La vidéo est structurée en trois parties : pourquoi votre emploi n'est pas déjà facultatif, la matrice du profil de liberté pour diagnostiquer les problèmes de votre carrière, et l'équation revenus contre actifs pour rendre votre emploi facultatif.
Pourquoi l'emploi n'est pas facultatif ? La raison principale est que nous avons des dépenses (loyer, nourriture, factures). Si vos dépenses s'élèvent à 3 000 € par mois, vous avez besoin de revenus supérieurs à ce montant. Un emploi fournit ces revenus. Le problème réside dans cette catégorie de dépenses.
Il existe plusieurs façons de résoudre ce problème. La première serait de réduire vos dépenses à zéro, comme un enfant dont les parents couvrent les frais, ou en devenant moine. Cependant, ce n'est généralement pas l'objectif. Les gens veulent maintenir un certain niveau de vie sans avoir à travailler pour couvrir ces dépenses.
Puisque réduire les dépenses à zéro n'est pas réaliste, il faut considérer le côté des revenus. Une option hypothétique serait le revenu universel de base, mais ce n'est pas pour tout de suite. Le dilemme de la vie moderne est de savoir comment rendre son emploi facultatif quand on a besoin d'argent.
L'orateur propose une idée clé : le problème n'est pas l'emploi en soi, mais le manque de liberté qu'il offre. Des emplois comme ceux d'Ed Sheeran ou d'un consultant en fonds spéculatifs, qui impliquent des voyages et des interactions intéressantes pour des revenus élevés, sont considérés comme des emplois à "haut niveau de liberté".
Chaque emploi ou méthode de génération de revenus peut être évalué selon un "profil de liberté" basé sur quatre F : Fun (plaisir), Flexibilité, Fulfillment (épanouissement) et Finances. Si vous avez une bonne quantité de ces éléments, vous avez un profil de liberté élevé ; sinon, il est bas. Ce n'est pas un jugement de valeur, mais une évaluation personnelle. Si votre emploi actuel ne vous offre pas un bon équilibre de ces quatre F, vous cherchez probablement quelque chose de nouveau.

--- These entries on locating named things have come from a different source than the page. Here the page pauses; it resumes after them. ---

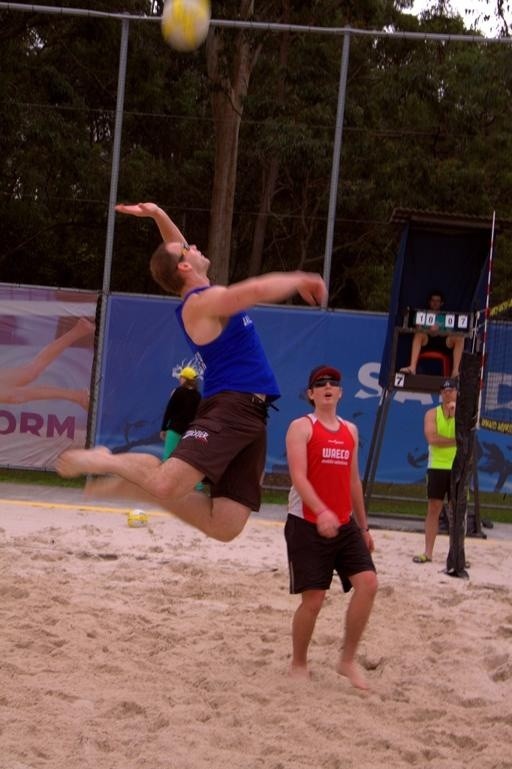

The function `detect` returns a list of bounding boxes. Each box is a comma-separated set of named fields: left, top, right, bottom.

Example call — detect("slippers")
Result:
left=413, top=554, right=431, bottom=563
left=400, top=367, right=413, bottom=374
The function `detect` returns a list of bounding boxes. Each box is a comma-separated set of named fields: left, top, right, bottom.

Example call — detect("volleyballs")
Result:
left=159, top=0, right=210, bottom=51
left=128, top=509, right=147, bottom=528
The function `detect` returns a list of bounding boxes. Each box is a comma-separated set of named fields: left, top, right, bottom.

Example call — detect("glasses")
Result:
left=313, top=378, right=339, bottom=388
left=171, top=243, right=190, bottom=272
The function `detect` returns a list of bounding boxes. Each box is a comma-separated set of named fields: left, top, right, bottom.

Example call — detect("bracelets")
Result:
left=315, top=508, right=329, bottom=516
left=362, top=528, right=369, bottom=533
left=365, top=528, right=370, bottom=532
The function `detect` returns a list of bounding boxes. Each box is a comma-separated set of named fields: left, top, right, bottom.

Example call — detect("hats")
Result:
left=441, top=379, right=456, bottom=390
left=309, top=365, right=340, bottom=389
left=177, top=367, right=198, bottom=380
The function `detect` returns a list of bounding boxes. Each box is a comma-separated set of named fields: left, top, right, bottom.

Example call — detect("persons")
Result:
left=399, top=291, right=465, bottom=377
left=411, top=380, right=472, bottom=563
left=0, top=315, right=97, bottom=412
left=59, top=202, right=326, bottom=542
left=279, top=364, right=378, bottom=691
left=158, top=367, right=202, bottom=491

L'orateur suggère de noter chaque F sur 10 pour votre emploi actuel. Il donne des exemples :
- Un ami développeur de logiciels à distance en Roumanie pour une entreprise américaine : Finances 10/10, Flexibilité élevée, Plaisir élevé (il aime coder), mais Épanouissement un peu moins (il ne croit pas au produit). Globalement, un bon profil de liberté.
- Un ami avocat d'affaires travaillant 16 heures par jour : Finances 10/10, Épanouissement 1/10, Flexibilité 1/10, Plaisir 5-6/10. C'est un profil de liberté bas (ou "mauvais").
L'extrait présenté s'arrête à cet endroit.